Une fraude doit avoir un but. On se demande quel serait dans cette circonstance celui du faussaire. Holtzmann répond : « Il a voulu faire pénétrer l’eschatologie apocalyptique dans l’intuition des églises pauliniennes et réprimer certains effets de la préoccupation apocalyptique, qui devenaient déplaisants dans la pratique. » Mais ces deux buts n’ont rien qui caractérise une époque postérieure au temps de Paul. Bien au contraire, c’est au moment de la fondation de l’Église qu’ils conviennent le mieux, à ce temps où la pensée du retour de Christ se présentait dans toute sa nouveauté à l’esprit des païens convertis et où ils s’y livraient avec tout l’empressement d’une première ferveur.
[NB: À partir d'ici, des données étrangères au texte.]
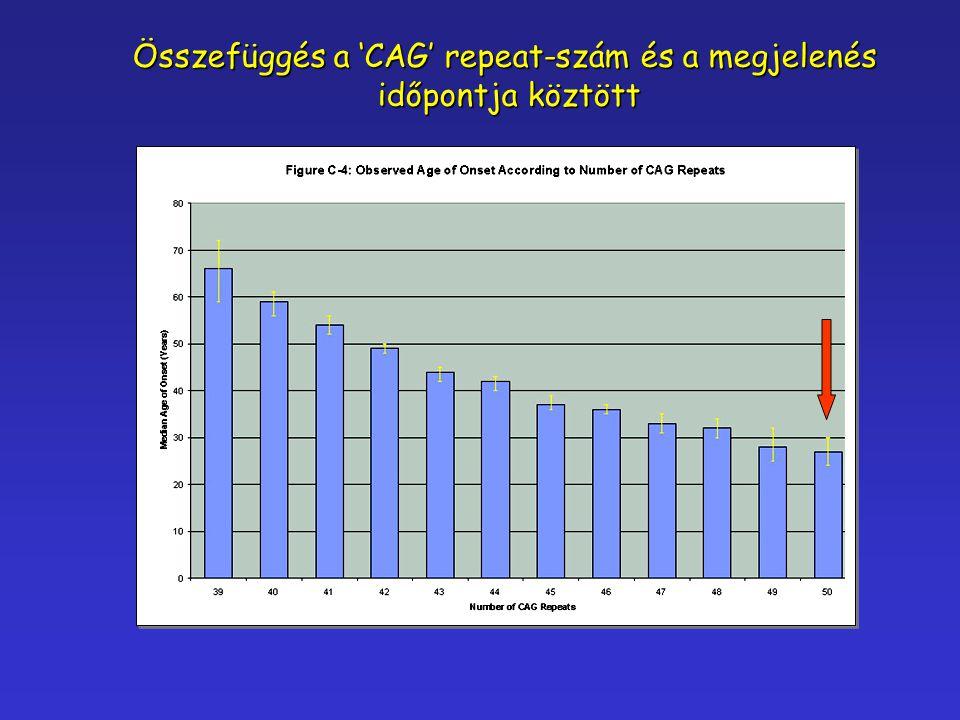 Összefüggés a 'CAG' repeat-szám és a megjelenés időpontja köztött időpontja köztött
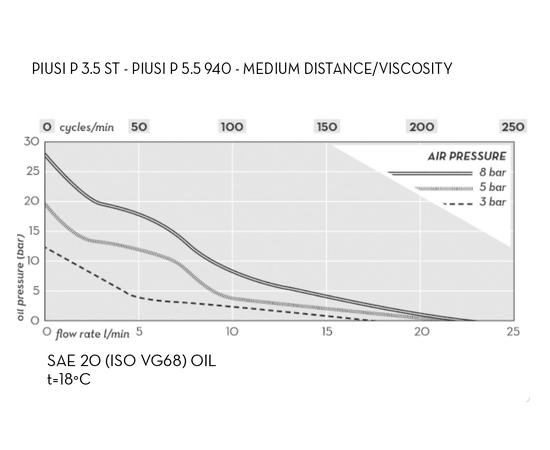 График давление-скорость потока- циклы пневматического насоса PIUSI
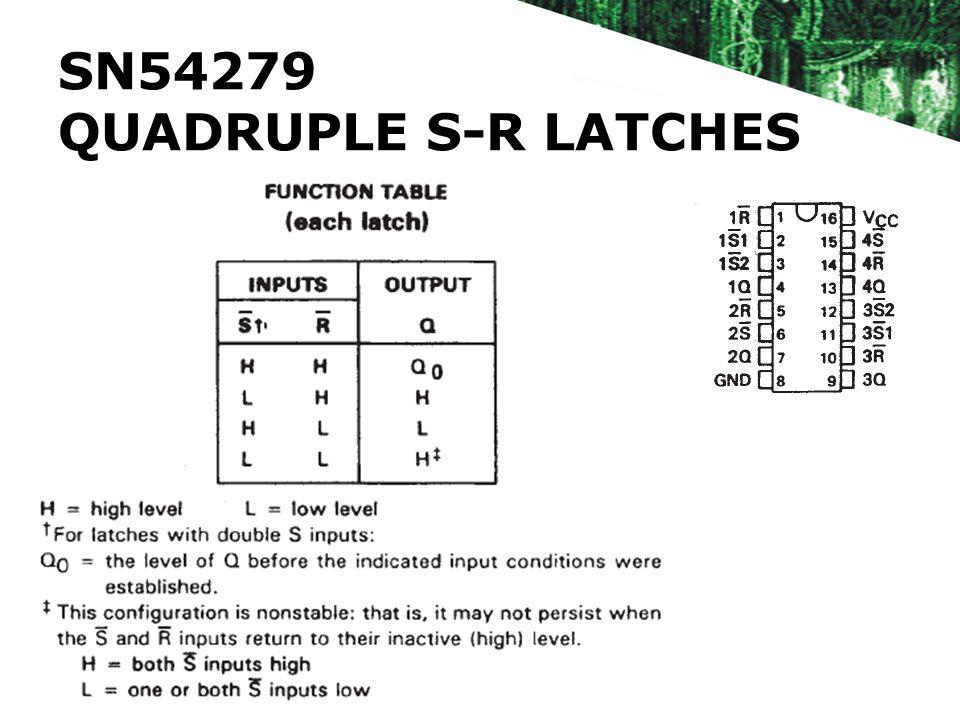 SN54279 QUADRUPLE S-R LATCHES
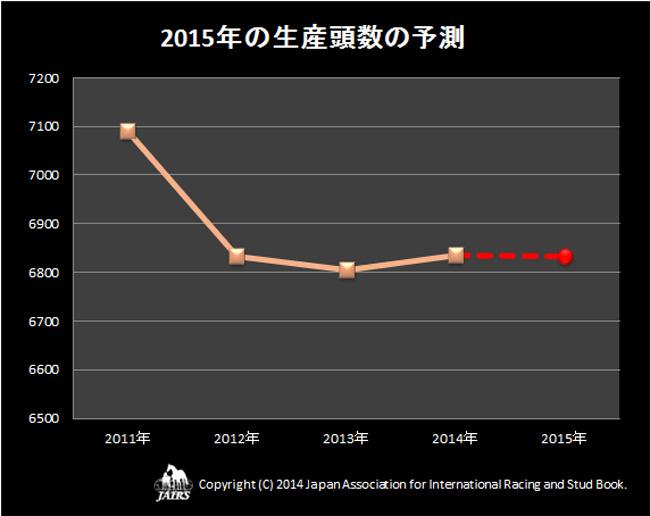 2015年生産頭数の予測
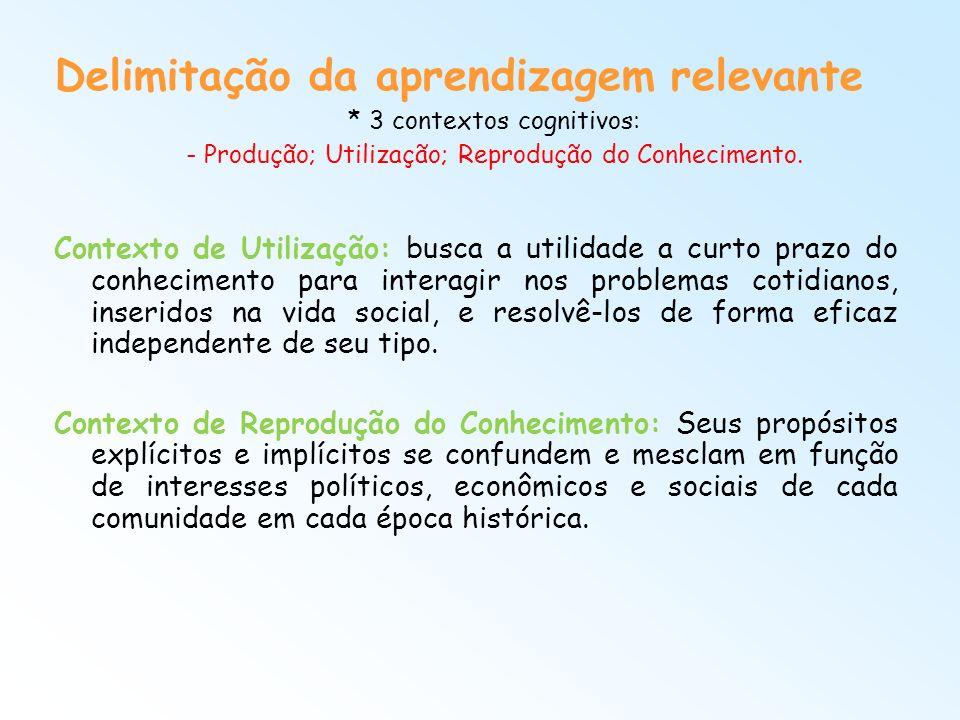 Delimitação da aprendizagem relevante * 3 contextos cognitivos: - Produção; Utilização; Reprodução do Conhecimento. Contexto de Utilização: busca a ut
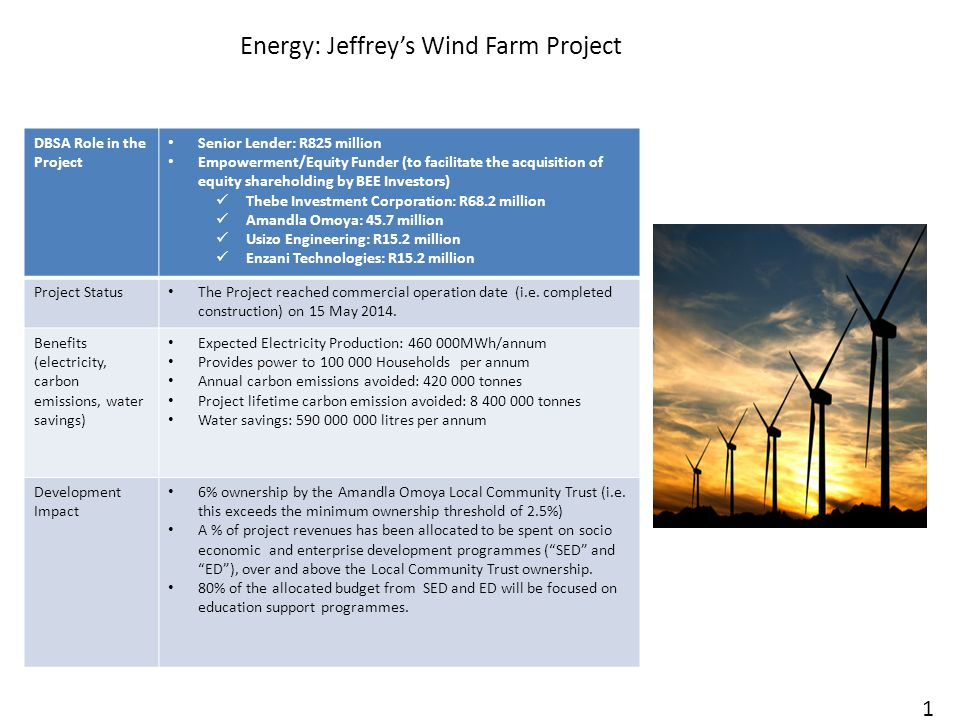 Energy: Jeffrey's Wind Farm Project 19 DBSA Role in the Project Senior Lender: R825 million Empowerment/Equity Funder (to facilitate the acquisition of equity shareholding by BEE Investors) Thebe Investment Corporation: R68.2 million Amandla Omoya: 45.7 million Usizo Engineering: R15.2 million Enzani Technologies: R15.2 million Project Status The Project reached commercial operation date (i.e.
C’est dans ces circonstances que cette surexcitation s’explique le plus naturellement ainsi que l’enseignement destiné à la calmer. Au commencement du second siècle, il fallait expliquer pourquoi le Christ ne revenait pas, bien plutôt que réprimer l’attente trop vive de sa venue ; voir le troisième chapitre de la 2e de Pierre. Cette situation parfaitement naturelle des deux épîtres aux Thessaloniciens est la meilleure preuve de leur authenticité.
Ajoutons enfin que le procédé qu’il faudrait attribuer au faussaire qui aurait eu le courage d’écrire 3.17, dépasse les bornes de ce qui est moralement possible. Quoi ! L’auteur de cette apostille aurait raisonné ainsi : « Pour mieux réussir à déguiser ma fraude, je vais prêter à l’apôtre l’emploi d’une précaution destinée à écarter le danger d’une fraude. » Ceci est tout autre chose que la fraude pieuse, par laquelle on excuse le procédé des faussaires de cette époque ; ce serait, de la rouerie ; et l’esprit de toute la lettre ne permet pas cette supposition.
Néanmoins la question de l’authenticité ne pourra être envisagée comme complètement résolue qu’après que nous aurons étudié le problème soulevé par le tableau de l’homme de péché, au ch. 2.